KPK, kata Febri, juga menyoroti tiga poin lain. Salah satunya adalah faktor-faktor yang memunculkan klausul kontrak yang tidak mencerminkan kepentingan pemerintah. Poin selanjutnya, yaitu skenario penghentian swastanisasi air.
Poin terakhir sehubungan dengan bisnis proses penyediaan pelayanan air bersih dan mekanisme kontrol PAM Jaya terhadap kegiatan operator PT PAM Lyonnaise Jaya (Palyja) dan PT Aetra Air Jakarta.
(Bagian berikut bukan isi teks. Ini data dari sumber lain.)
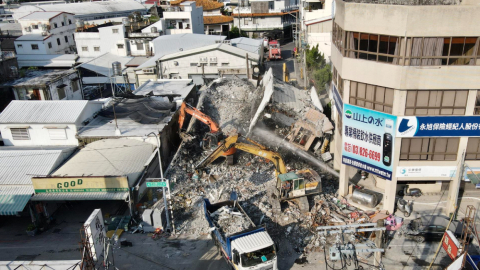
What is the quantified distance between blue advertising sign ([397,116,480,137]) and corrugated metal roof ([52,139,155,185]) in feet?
48.0

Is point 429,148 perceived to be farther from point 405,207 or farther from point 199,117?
point 199,117

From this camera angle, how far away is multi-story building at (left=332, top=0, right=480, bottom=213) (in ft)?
57.2

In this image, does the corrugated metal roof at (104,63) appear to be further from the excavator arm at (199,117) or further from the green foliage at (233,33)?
the green foliage at (233,33)

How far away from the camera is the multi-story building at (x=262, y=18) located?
68.6 m

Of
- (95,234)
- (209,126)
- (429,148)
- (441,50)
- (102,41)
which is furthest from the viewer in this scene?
(102,41)

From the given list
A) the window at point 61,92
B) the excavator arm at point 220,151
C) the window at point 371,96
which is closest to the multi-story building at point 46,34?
the window at point 61,92

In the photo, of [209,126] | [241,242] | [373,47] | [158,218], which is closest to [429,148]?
[373,47]

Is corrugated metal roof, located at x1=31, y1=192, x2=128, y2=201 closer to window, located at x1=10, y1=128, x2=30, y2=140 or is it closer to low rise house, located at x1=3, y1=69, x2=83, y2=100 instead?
window, located at x1=10, y1=128, x2=30, y2=140

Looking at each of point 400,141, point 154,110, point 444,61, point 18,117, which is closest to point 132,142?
point 154,110

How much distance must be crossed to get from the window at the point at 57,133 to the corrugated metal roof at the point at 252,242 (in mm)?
15817

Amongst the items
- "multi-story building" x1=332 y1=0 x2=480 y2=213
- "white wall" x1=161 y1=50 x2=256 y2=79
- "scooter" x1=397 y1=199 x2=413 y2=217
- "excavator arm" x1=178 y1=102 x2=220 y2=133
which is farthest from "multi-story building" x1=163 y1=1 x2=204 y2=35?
"scooter" x1=397 y1=199 x2=413 y2=217

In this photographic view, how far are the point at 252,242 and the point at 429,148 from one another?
10.6 meters

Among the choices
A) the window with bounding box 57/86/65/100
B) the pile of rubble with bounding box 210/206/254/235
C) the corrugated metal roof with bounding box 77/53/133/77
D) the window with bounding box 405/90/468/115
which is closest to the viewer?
the pile of rubble with bounding box 210/206/254/235

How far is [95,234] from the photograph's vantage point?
13.8m
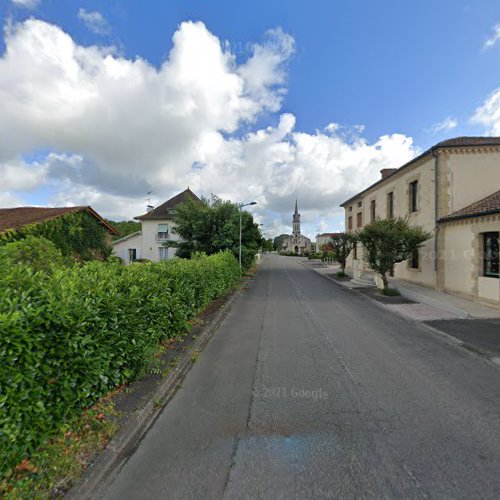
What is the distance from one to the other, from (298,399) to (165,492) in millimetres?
1987

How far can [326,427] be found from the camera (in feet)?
9.91

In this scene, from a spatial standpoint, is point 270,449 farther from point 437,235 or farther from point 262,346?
point 437,235

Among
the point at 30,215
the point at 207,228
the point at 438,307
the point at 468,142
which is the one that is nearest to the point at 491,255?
the point at 438,307

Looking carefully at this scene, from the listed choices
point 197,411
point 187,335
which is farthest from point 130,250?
point 197,411

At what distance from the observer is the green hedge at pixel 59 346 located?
2125 mm

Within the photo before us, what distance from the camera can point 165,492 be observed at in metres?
2.19

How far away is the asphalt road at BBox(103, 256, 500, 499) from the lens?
2.28m

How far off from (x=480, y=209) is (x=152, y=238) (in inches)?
1116

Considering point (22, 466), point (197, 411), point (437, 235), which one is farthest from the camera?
point (437, 235)

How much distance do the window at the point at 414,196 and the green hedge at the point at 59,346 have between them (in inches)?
603

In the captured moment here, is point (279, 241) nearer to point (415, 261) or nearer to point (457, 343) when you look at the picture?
point (415, 261)

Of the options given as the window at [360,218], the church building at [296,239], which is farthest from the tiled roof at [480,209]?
the church building at [296,239]

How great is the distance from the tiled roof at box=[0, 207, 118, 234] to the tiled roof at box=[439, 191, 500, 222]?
15.8m

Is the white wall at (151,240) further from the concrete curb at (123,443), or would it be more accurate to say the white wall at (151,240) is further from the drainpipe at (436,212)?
the concrete curb at (123,443)
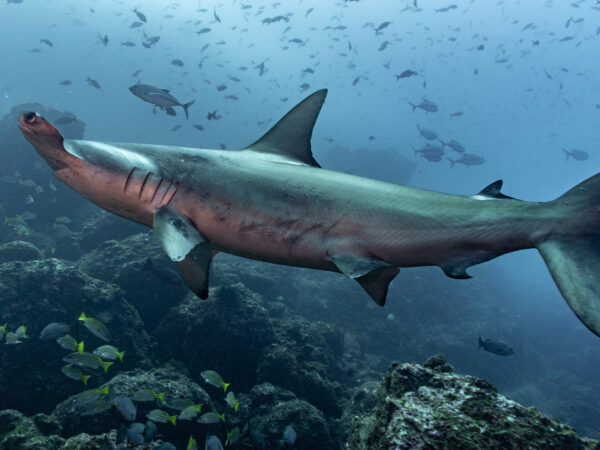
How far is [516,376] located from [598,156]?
131858 mm

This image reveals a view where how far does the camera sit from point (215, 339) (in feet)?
21.6

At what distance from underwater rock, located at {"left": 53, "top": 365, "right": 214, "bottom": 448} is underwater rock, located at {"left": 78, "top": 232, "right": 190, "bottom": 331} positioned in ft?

Baca: Stop Swastanisasi Air, Anies: Palyja dan Aetra Tak Mampu
Karena itu, KPK akan menjadwalkan lagi pertemuan dengan pemerintah DKI. KPK hendak menggali kebijakan yang diambil terkait penghentian swastanisasi air bersih di Jakarta serta mengklarifikasi berakhirnya kontrak DKI dengan dua perusahaan itu pada 2023.
Pertemuan pertama KPK dan pemerintah DKI berlangsung pada Jumat, 10 Mei 2019. KPK menilai ada yang janggal dengan swastanisasi air dari 1998 sampai Desember 2016. Dari paparan pemda, diketahui BUMD PAM Jaya membukukan kerugian Rp 1,2 triliun, sementara laba swasta tercatat Rp 4,3 triliun.
"Laba yang diperoleh pihak swasta ini dinilai berbanding terbalik dengan kinerja, target coverage area penyediaan air bersih dan produksi air untuk DKI Jakarta tidak sesuai dengan yang diharapkan," kata Febri.
"Salah satu penyebab rendahnya pendapatan PAM Jaya dari kerjasama ini karena terdapat beberapa klausul dalam perjanjian kerja sama yang memberatkan pemerintah, di antaranya kesepakatan IRR (Internal Rate of Return) 22 persen dan kewajiban pemerintah membayar defisit (shortfall)," lanjut dia.
Anies sebelumnya memastikan, pemda bakal mengambil alih pengelolaan air bersih di Jakarta dari pihak swasta. Hal ini mengingat adanya keluhan warga yang merasakan penyaluran air bersih buruk. Bahkan, warga menganggap, air bersih tak lagi tersalurkan sejak pengelolaan dipegang swasta.